▸ Extract to read
Touching on some concrete steps taken towards the elimination of torture and other cruel, inhuman treatment, Ms. Karua highlighted that, on coming to power in 2003, the current Government had closed down the notorious Nyayo House torture chambers in which many political prisoners had been routinely tortured by State agents. In addition, the Government had amended its criminal laws in order to protect persons from torture through the adoption of the Statute Law (Miscellaneous Amendment) Act of 2007. Prior to those amendments, confessions from persons suspected of criminal offences were taken in police stations by junior officers. A suspect could now only make a confession either before a judge, magistrate or police officer (who was not the investigative officer) who was not below the rank of Chief Inspector, and all such confessions had to be made in the presence of a third person chosen by the accused.

Further steps included the abolishment of corporal punishment under the laws of Kenya, the availability of the official police medical examination (P3) form in any public hospital in cases of torture allegations, which had previously only been available through the police themselves, and the initiation of reforms in the training curricula for law enforcement and public officials with an emphasis on human rights and the prohibition of torture, Ms. Karua said.

▸ Information given

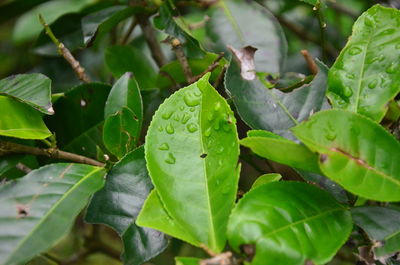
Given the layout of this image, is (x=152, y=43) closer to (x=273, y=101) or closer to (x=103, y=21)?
(x=103, y=21)

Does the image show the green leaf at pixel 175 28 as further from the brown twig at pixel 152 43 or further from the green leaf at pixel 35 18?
the green leaf at pixel 35 18

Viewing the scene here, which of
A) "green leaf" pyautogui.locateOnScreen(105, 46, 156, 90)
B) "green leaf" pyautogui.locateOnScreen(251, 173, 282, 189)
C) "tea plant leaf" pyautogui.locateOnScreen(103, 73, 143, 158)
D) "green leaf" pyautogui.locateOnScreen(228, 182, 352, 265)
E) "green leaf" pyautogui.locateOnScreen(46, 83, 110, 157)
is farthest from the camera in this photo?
"green leaf" pyautogui.locateOnScreen(105, 46, 156, 90)

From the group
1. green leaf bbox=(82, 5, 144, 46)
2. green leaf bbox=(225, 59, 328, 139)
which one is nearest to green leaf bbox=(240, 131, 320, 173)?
Result: green leaf bbox=(225, 59, 328, 139)

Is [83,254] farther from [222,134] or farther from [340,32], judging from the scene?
[340,32]

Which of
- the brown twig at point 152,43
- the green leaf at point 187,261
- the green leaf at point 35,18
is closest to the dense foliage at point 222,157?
the green leaf at point 187,261

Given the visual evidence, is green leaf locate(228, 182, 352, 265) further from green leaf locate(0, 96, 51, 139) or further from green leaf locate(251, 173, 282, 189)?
green leaf locate(0, 96, 51, 139)

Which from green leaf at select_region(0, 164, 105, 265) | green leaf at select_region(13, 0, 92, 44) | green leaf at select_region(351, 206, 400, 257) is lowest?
green leaf at select_region(351, 206, 400, 257)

▸ What you should do
List every step that the passage on Kenya's measures against torture presents as taken toward eliminating torture.

▸ Expected output
- Closing down the Nyayo House torture chambers
- Amending the criminal laws through the Statute Law (Miscellaneous Amendment) Act of 2007
- Abolishing corporal punishment under the laws of Kenya
- Making the official police medical examination (P3) form available in any public hospital in cases of torture allegations
- Initiating reforms in the training curricula for law enforcement and public officials, with an emphasis on human rights and the prohibition of torture